Changes to ABA Annual Questionnaire Proposed

Rita Reusch,
Chair, ABA Section of Legal Education & Admissions to the Bar Law Libraries Committee

For some time, at least since the explosion of the availability of electronic resources via media, databases and the internet, librarians have been concerned that the traditional measures of academic law library collection assessment have little or no relation to the reality of today’s world of legal research.

The most important collection assessment tool for academic law libraries is Part III of the Annual Questionnaire administered by the ABA Section of Legal Education and Admissions to the Bar {the Section}. This instrument is intended to collect data from law libraries that would support and demonstrate compliance with law school accreditation standards administered by the Section. The questions concerning the library collection, then, track the requirements of Standard 606 of the Standards for Approval of Law Schools. Historically, Standard 606 and its Interpretations and the collection questions in the Annual Questionnaire contemplated a print collection measured by title and volume counts (even as to the artificial formula for reporting microforms as “volume equivalents”). The Comprehensive Law Library Statistical Tables published by the Section have been a valuable by-product of the questionnaire process, used by law libraries for peer comparisons and other purposes.

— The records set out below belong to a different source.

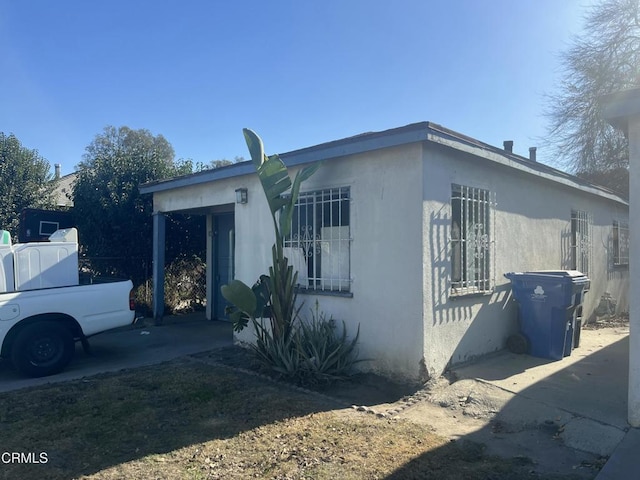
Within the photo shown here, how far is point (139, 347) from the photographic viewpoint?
845 centimetres

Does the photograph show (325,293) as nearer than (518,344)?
Yes

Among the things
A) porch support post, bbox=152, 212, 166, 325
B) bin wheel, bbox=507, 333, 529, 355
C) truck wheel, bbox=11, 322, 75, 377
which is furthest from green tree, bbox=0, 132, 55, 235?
bin wheel, bbox=507, 333, 529, 355

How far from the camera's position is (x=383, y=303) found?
6.05 m

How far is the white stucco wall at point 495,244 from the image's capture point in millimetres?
5820

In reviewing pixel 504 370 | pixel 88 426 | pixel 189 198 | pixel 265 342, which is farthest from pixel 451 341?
pixel 189 198

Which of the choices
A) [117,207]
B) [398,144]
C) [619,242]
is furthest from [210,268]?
[619,242]

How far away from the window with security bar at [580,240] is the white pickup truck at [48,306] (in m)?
9.07

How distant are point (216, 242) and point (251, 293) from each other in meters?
5.35

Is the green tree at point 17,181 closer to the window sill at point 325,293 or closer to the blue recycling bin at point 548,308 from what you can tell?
the window sill at point 325,293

Throughout the nineteen-nineties and into the new millennium, attempts were made to bring the questionnaire in line with the fast-moving phenomenon of electronic collections. Standard 606 itself was revised to provide more flexibility as to formats. The Section’s Law Libraries Committee, which is advisory to the Questionnaire Committee and the Council of the Section of Legal Education, the governing body of the Section, proposed revisions to the questions, instructions and definitions but it was all moving too fast. In 1991, for instance, the electronic resources question asked:  “Number of CD ROM disks held.” In 1992, this was changed to “CD ROM titles held or leased,” with a separate questions about “CD ROM titles or tape load titles accessible through the campus network,” and in 2000 it was changed to “titles of web-based products to which the library subscribes,” while CD ROMs were included in “non book titles.” Meanwhile the definitions of the serial subscriptions were also changed to include serials “regardless of format,” and specifically contemplated that electronic serial titles would be included (within some parameters). As these questions became murkier, the value of the comparable collection data in the Comprehensive Law Library Statistical Tables declined.

By 2003, it was recognized that the questions were broken and there was no clear and consistent method of counting among law libraries. The electronic titles question was dropped until a solution could be developed, and since then the academic law library community generally and the Law Libraries and Questionnaire committees specifically have been working to revise the questionnaire to better capture the nature of our collections.1

In Fall 2006, the Law Libraries Committee presented proposed changes to the collection questions in the annual and the sabbatical site evaluation questionnaires. These changes were considered by the Questionnaire Committee and in November were put out for comment to deans and library directors. An open session was held at the AALS annual meeting in January 2007. The Questionnaire Committee met again in April and forwarded the proposals to the Council of the Section of Legal Education for consideration at its June meeting. As of this writing, the proposals are pending before the Council.

There are three sets of changes. Most of the substantive changes go to the collection measures in Part III, Section I - Information Resources, in the annual questionnaire. Additional changes are proposed for Part VI, Fiscal, relating to section D. Library Salaries and G. Library Operations. The third set of changes relates to the sabbatical site evaluation questionnaire.

Highlights of the proposed changes include:

The big job lies ahead:  the Law libraries Committee, the AALL Academic Law Libraries SIS and colleagues in the academic law library community will work to develop methodologies and clarifications regarding the new questions on electronic resources. And new measures, focusing more on “outputs” and library quality, need to be developed.


1 Academic law libraries have not been alone in seeking ways to address the dramatic changes in their collections. See Association of Research Libraries Task Force on New Ways of Measuring Collections, Final Report; January 31, 2007, available at www.arl.org/stats/aboutstats/tfnewways.shtml. The themes discussed in this report are remarkably similar to the debates that occurred within the Law Libraries Committee.

2 The Committee initially proposed immediate cessation of volume count reporting, but concerns were raised by some library directors that they use this data for planning and management purposes. A phase out period is proposed, giving the law library community time to develop alternative approaches to continued collection of this information if it continues to believe that it is important and useful.